For 17 years my husband Joe and I had a little dog named Lily.
When she died her absence pressed against me. I missed her in general, and I missed her specifically and strongly in all the places where she had been.
Our house was full of all the places where Lily wasn’t.
Laura Godwin, my editor at Holt, suggested that I write a book about that. So I did, from the point of view of a child. This is how it began:
Where Lily Isn’t
Lily ran and jumped and
barked and whimpered and growled
and wiggled and wagged and
licked and snuggled.
But not now.
Now, next to my bed in the morning
there is a little rug
where Lily isn’t.
I showed the manuscript to Laura Godwin. She was interested in publishing it, but wondered how I would illustrate it.
I had painted Lily before.
She was a model in Here Comes Grandma –
and in The Great Smelly, Slobbery, Small-Tooth Dog.
She even graced a label for pickled green beans.
But I found myself unable to illustrate this book.
Luckily I knew who could. At that time Margaret Chodos-Irvine was living in London. We had been sending each other wordless letters (you can read about those letters in her blogpost here and in mine here). Margaret sent me this wordless letter when Lily died.
She knew Lily – and me. I asked Margaret if she would be interested in illustrating Where Lily Isn’t. We submitted it to Laura Godwin as a team and we were accepted!
In her art Margaret conveys the loss and the love that I wrote about.
Her illustrations are spare but warm.
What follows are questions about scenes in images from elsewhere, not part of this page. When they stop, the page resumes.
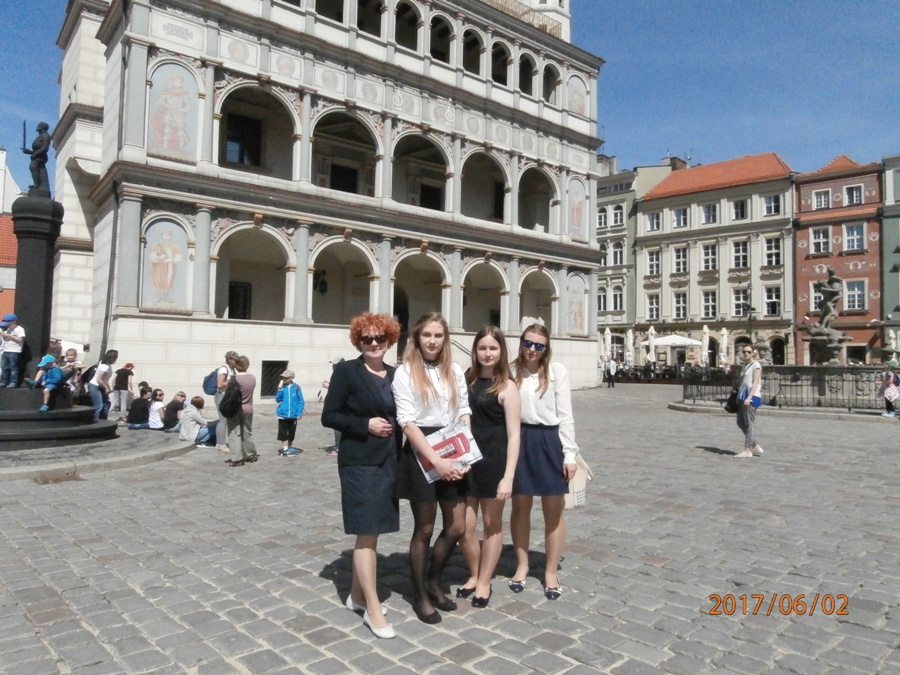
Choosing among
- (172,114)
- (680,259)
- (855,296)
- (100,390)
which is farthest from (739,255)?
(100,390)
She manages to show what is there, and what isn’t there.
There is a lot of white space which conveys a sense of loss.
The stencil and brushed shapes are expressive.
Margaret hid little references in the book – such as mugs made by my mother on the kitchen shelf, and reference to a drawing by my nephew Benji.
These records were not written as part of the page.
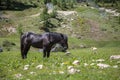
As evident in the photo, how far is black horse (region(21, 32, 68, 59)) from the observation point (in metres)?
25.0

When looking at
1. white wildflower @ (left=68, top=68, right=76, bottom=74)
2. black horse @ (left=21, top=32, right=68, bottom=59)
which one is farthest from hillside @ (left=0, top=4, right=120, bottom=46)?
white wildflower @ (left=68, top=68, right=76, bottom=74)

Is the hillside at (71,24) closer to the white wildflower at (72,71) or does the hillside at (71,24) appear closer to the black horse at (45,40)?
the black horse at (45,40)

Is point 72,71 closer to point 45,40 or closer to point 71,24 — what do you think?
point 45,40

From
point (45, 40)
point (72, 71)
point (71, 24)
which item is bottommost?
point (71, 24)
This is the first time that I have written a book without illustrating it. Now my friendship with Margaret is also part of this story of Where Lily Isn’t. It is a stronger book for being told with both of our voices.
I am not particularly religious. Religion doesn’t help me to understand death. But I truly believe that animals and people live on in our memories and through our stories. Love lasts longer than any physical presence.
This is how the book ends:
The house is quiet with all of the sounds that Lily isn’t making.
The house is full of all the places where Lily isn’t.
But here inside me –
that’s where Lily is,
and where she always will be.
I hope that children and their families will see themselves and find comfort in this story.